▸ **PROVIDED RECORDS**:
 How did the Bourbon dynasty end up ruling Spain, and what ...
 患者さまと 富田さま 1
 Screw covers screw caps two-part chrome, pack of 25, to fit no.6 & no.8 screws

--

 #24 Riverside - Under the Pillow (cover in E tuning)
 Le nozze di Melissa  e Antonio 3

▸ **GOAL OF THE EXERCISE**: The required answer is the run of lines above, starting at the line with "患者さまと 富田さま 1" and ending at the line with "Screw covers screw", reproduced exactly with both ends.

▸ **OUTPUT**:
 患者さまと 富田さま 1
 Screw covers screw caps two-part chrome, pack of 25, to fit no.6 & no.8 screws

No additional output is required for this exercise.